Jesus was very clear about his person and his plan. In a series of “I am” statements he very clearly and explicitly claims to be God. In those “I am” statements he draws on the observations, experiences and writings of Moses and the Prophets to help the people understand who he is and therefor who God is.
Jesus said: I am the bread, the bread of life that came down from heaven. Jesus is life because God is life. God is not judgment, condemnation, or exclusion. Jesus came to seek the lost who do not want to be found. Jesus came to set free the enslaved who embrace their chains. Jesus came to reunite what people want to keep separate. Jesus came to bring the blessing of divine love and compassionate service  to a people who wanted the power to judge, condemn and rule.
Sadly and tragically, the lost cannot and will not listen to the reality of God. The lost live from the place of pride that says: my will be done. Jesus lived from the place of faith that prays: heavenly Father not my will but Thy will be done.
The lost live from the place of self-will (the will to power) that says: do it my way. I want what I want and I want it now. Jesus lived from the place of charitable love that says: how may I help?
The lost live with a deeply seated fear of scarcity, threat and anxiety. They fear that God may not exist. They fear that if God exists he is distant and demanding and filled with wrath. They fear other people will take from them or hurt them or impose their own will on them. They fear they can’t hold meaning and purpose in their souls and so live on the thin edge of anger, cynicism and despair.
Jesus offers a new life and a new way of living. It is the life he himself has brought from the source of life. it is a new way of living formed by faith, hope and charity.
The last reason the elites in Jerusalem feared Jesus is truth. What if Jesus is who he says he is? What if all of these centuries we have been wrong about God, other people and ourselves? What if God is not the power and the glory of righteous rule and dominance? What if we are indeed our brother’s keeper and not his ruler.
Many people today, both secular and religious, make the assertion that Jesus himself never claimed to be God. The people of Jesus’ day thought differently. The people who knew Jesus and heard him and observed his actions understood very well that Jesus claimed to be God.
They knew this and they rejected this. They did not want the God Jesus revealed.

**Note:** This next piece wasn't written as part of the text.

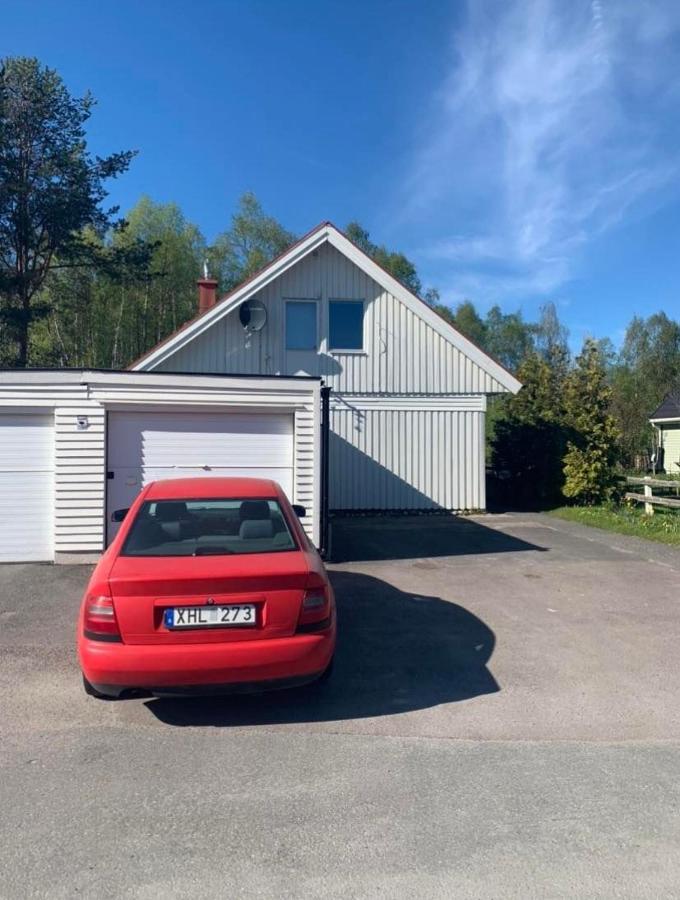 Own Private Room In A Big House! Lulea Exterior photo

They wanted a God who stayed in heaven and delegated his authority to the religious professionals and political elites.
They could not and would not acknowledge that they were wrong about God, religion or government.
It is one thing to have a set of beliefs about God. It is acceptable to speculate about God. It is common to have debates about whether God exists and who or what God is if God does exist. It is totally shocking and unacceptable for God to show up one day and quietly announce: here I am.

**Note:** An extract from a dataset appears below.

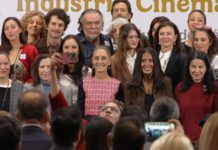 Salma Hayek respalda iniciativa de Sheinbaum para impulsar la industria cinematográfica en México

That is exactly what God did and continues to do in Jesus Christ. To the religious of all religions he says: have you been looking for me? Here I am. To the secular in all nations he says. Have I got a surprise for you. Here I am. To the angry, cynical and despondent he says. Come. Let’s talk. Walk with me. Share your griefs and burdens and fears with me. I am here for you just as you are.

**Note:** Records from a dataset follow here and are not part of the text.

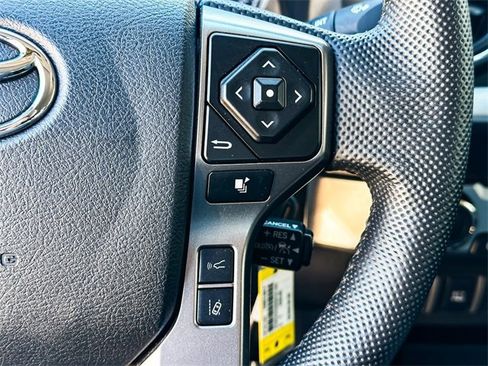 Used 2022 Toyota Tacoma SR5 image 17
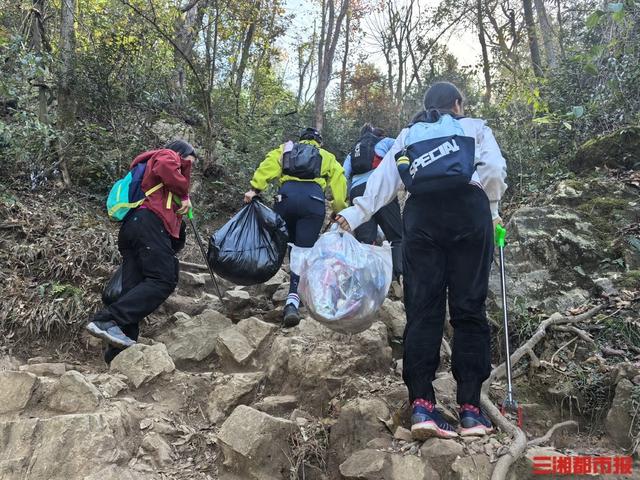 她们自发组团山林“清野”：请您带走垃圾，只留下回忆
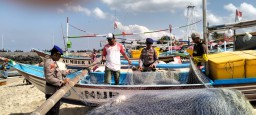 Patroli Pesisir Satpolairud Polresta Denpasar di Kedonganan Jelang Pilkada Serentak 2024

Jesus tells us, shows us and helps us to understand that God is real and God is love. God the Father created all of us and each of us by the power of the Holy Spirit to be the forever friends of the co-eternal Son, the Beloved, Jesus Christ.
There is an old song that says; looking for love in all the wrong places. God the Holy Spirit reveals to us that humanity has been and continues to look for God in all the wrong places. Jesus reminds us that we are lost in that search for God. Jesus assures us that God finds us. He finds all of us and each of us in Jesus.
Jesus says; I have come down from heaven. I am God with you. I am God for you.  Here I am.